Selected excerpt:
______
Comedians in Cars Talking About Death

This one comes to us from Juliette Alvey. Anytime I hear someone speak positively about […]

Guest Contributor / 10.8.19

This one comes to us from Juliette Alvey.

Anytime I hear someone speak positively about death or not fearing death, my ears perk up. I am not one of those people. I am scared to death to die. So when Jerry Seinfeld had a conversation with John Mulaney on Comedians in Cars Getting Coffee and predicted that death will be a good feeling, I took note. Here is how the conversation went down in the middle of a random rug shop:

Mulaney: I’d like to die looking at the ocean.

Seinfeld: Yeah.

Mulaney: I think. Though I don’t know what it feels like to die.

Seinfeld: I think it’s gonna feel great. [John Mulaney laughs.] All the things you’re done with! I just think it’s gonna be fantastic.

The idea that death relieves us from all of the struggles and everyday hassles of life is helpful. As a Christian, I would like to think that death will be a merciful release from the imprisonment of life, as well as a moving towards something greater: being in the presence of the Lord.

After the Fall of Adam and Eve in Genesis, they receive curses, along with the serpent, and then “The Lord God made garments of skin for Adam and his wife and clothed them” (Gen. 3:21). Skin requires another creature to die, so the first occurrence of death is an act of mercy toward man. God provides for them and covers their nakedness that now causes humiliation. After He clothed them, “the Lord God said, ‘The man has now become like one of us, knowing good and evil. He must not be allowed to reach out his hand and take also from the tree of life and eat, and live forever.’ So the Lord God banished him from the Garden of Eden to work the ground from which he had been taken” (Gen. 3:22-23). I had always read this as being another curse: man can no longer live eternally in the Garden because of his knowledge of good and evil. However, it may actually be an act of mercy. Now that Adam and Eve live in a broken world—and we all know what that is like—God won’t allow them to live forever in that pain. Rather than a punishment, this is another great act of mercy from God.
______
Data for review:
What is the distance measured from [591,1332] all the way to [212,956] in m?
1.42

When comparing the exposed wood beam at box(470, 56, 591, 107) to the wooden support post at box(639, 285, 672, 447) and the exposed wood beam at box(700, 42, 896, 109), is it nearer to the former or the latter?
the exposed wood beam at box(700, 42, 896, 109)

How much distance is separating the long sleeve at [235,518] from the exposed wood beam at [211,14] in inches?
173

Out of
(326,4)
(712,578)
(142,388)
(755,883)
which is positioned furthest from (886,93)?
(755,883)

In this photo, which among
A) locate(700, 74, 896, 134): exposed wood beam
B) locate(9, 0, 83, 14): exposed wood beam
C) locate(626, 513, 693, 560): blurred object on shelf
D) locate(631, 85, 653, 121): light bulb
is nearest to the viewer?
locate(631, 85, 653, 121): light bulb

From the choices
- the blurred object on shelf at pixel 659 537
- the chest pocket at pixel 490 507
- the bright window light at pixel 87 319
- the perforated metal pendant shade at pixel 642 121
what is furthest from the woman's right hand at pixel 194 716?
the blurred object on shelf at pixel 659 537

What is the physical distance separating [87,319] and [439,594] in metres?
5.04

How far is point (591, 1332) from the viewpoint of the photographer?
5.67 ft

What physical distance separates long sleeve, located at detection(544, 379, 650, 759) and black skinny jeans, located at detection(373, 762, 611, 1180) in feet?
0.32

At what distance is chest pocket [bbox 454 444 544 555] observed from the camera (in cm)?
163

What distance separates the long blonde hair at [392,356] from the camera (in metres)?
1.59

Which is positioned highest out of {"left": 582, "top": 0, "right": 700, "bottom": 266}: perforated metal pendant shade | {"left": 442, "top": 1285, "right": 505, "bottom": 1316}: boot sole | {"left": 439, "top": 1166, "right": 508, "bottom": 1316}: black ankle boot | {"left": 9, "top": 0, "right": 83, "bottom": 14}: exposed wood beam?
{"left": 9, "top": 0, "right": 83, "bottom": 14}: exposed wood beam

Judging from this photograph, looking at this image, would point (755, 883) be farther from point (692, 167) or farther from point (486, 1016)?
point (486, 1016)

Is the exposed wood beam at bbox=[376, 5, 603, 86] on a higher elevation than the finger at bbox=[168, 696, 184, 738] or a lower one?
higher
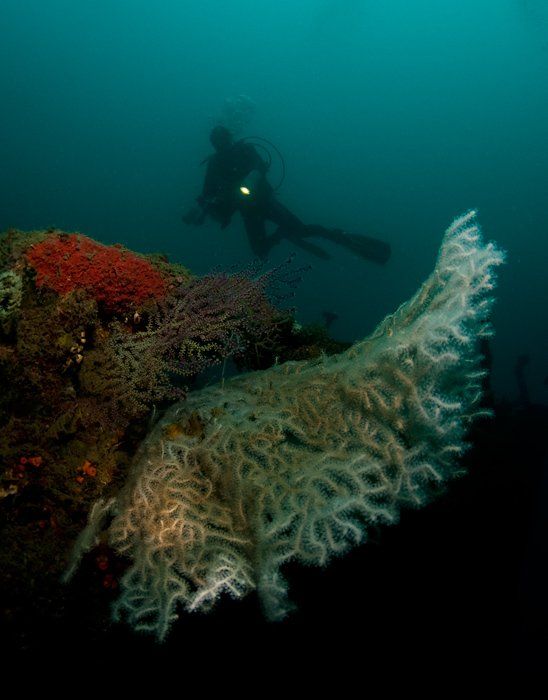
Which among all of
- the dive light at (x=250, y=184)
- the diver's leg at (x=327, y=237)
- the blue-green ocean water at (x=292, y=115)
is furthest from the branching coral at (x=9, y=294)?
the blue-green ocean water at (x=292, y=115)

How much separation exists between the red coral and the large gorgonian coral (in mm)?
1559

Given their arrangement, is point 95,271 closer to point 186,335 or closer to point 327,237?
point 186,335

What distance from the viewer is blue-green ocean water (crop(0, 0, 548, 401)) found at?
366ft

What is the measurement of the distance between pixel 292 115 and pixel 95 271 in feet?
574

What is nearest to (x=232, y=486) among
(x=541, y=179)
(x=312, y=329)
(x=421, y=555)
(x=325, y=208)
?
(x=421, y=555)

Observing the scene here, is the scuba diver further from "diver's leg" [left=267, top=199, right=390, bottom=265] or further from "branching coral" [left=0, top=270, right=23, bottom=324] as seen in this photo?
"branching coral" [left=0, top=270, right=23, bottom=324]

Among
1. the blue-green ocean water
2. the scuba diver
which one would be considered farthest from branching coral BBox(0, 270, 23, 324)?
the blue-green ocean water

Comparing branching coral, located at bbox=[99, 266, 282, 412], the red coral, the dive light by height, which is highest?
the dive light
______
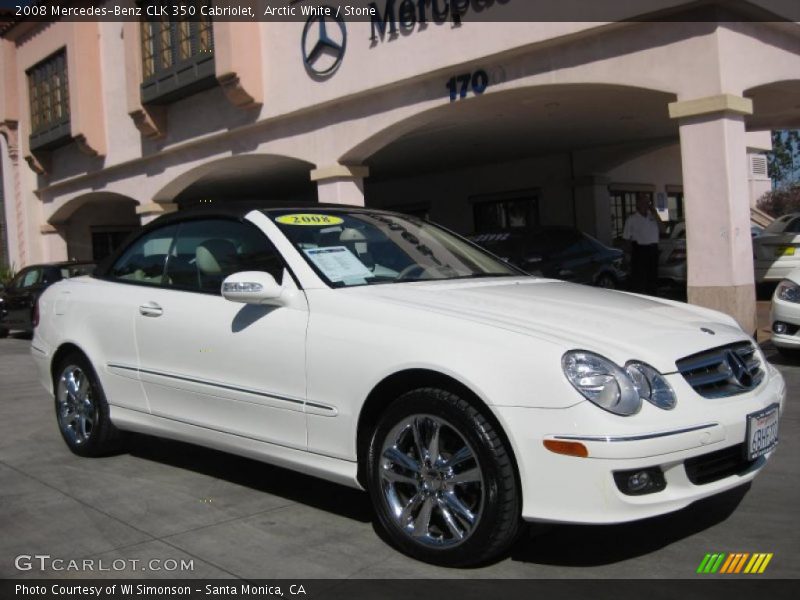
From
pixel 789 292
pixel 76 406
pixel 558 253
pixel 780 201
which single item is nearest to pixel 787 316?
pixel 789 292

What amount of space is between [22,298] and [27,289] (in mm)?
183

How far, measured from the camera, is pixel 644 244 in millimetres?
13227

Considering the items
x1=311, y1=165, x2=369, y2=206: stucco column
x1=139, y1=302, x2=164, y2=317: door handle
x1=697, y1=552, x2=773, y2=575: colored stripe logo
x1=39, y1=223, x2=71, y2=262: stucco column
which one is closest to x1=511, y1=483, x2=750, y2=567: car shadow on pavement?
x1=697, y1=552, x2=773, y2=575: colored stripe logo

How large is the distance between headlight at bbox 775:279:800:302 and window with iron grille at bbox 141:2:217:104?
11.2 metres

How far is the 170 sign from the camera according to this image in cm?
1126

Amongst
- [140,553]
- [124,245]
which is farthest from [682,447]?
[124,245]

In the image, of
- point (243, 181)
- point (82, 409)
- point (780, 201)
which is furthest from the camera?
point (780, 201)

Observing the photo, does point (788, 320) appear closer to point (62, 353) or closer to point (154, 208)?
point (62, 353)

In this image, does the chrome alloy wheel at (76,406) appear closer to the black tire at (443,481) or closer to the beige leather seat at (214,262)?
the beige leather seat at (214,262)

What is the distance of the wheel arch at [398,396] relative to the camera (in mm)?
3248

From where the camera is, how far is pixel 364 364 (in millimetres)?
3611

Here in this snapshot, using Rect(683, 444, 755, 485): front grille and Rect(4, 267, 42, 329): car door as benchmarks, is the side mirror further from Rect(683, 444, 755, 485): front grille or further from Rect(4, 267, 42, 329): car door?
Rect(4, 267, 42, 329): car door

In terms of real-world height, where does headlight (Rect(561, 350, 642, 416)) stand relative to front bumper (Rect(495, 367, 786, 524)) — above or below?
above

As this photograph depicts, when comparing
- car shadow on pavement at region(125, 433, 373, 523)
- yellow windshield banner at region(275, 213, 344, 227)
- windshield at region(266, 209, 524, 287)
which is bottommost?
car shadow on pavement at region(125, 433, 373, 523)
______
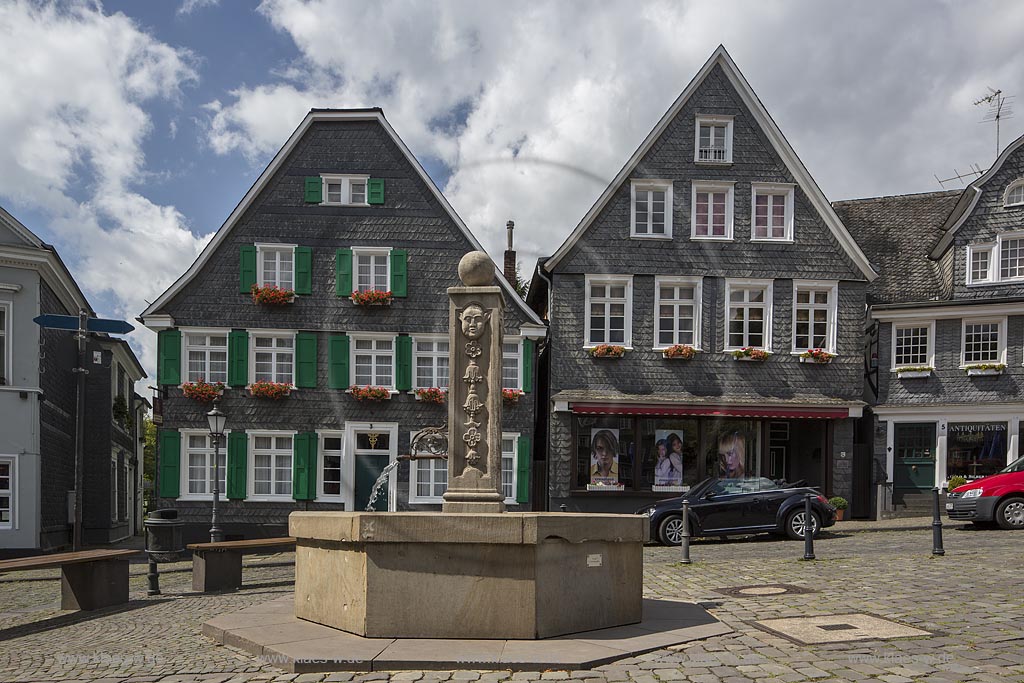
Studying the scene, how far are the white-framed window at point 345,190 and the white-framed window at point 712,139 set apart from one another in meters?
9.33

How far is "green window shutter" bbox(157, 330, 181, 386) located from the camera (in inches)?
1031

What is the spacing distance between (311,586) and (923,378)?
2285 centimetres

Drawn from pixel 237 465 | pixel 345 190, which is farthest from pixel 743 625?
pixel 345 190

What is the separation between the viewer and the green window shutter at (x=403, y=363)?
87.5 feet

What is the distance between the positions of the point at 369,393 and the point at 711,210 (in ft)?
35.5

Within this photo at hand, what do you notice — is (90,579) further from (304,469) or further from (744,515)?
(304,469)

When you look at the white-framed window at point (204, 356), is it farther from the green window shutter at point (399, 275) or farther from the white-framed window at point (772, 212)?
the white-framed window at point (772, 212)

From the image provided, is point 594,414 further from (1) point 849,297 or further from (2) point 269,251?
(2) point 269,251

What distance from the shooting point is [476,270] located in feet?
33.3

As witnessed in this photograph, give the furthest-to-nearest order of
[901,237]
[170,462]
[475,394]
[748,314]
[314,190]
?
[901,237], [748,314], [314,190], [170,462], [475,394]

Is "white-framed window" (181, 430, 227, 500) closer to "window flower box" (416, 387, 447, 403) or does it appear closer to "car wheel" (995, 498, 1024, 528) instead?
______
Check your understanding:
#1 In the essay about death, where does Mulaney say he would like to die?
#2 Repeat the essay about death word for word, starting at "Seinfeld: I think" and ending at "of the Lord.".
#3 Write the next part of the essay about death, picking up after its final sentence.
None of the items are needed for what follows.

Outputs for the tasks:
#1 Looking at the ocean.

#2
Seinfeld: I think it’s gonna feel great. [John Mulaney laughs.] All the things you’re done with! I just think it’s gonna be fantastic.

The idea that death relieves us from all of the struggles and everyday hassles of life is helpful. As a Christian, I would like to think that death will be a merciful release from the imprisonment of life, as well as a moving towards something greater: being in the presence of the Lord.

#3
Now, even though we would all admit that we do not want to live forever in this broken world, we still have trouble understanding God’s timing in death. When we mourn the death of a loved one who has experienced long and terrible suffering, it is slightly easier to see the mercy in death. That person is no longer in misery, and we are thankful for that. But when it is someone who seems to have gone “before their time,” when they still had a lot of life to live, we are confused. In these cases, it is extremely difficult to see death as mercy from God, and we don’t understand His timing. We cry out, “Why now, Lord?” There is so much we do not know: what would this person have had to suffer later on? What work of the Spirit is being carried out to bring others to trust in God through this loss? We can speculate and find hope in some ideas, but ultimately our own reasoning does not bring much comfort. God does not give us all of the answers. But He does give us himself.

This leads me to another great conversation that Jerry Seinfeld and John Mulaney had on that same episode of Comedians in Cars Getting Coffee. Seinfeld asks Mulaney about not having kids. Mulaney makes it clear that he doesn’t have anything against kids, but he and his wife like their life the way it is, and then he says this:

Mulaney: I don’t know what I’d say to kids.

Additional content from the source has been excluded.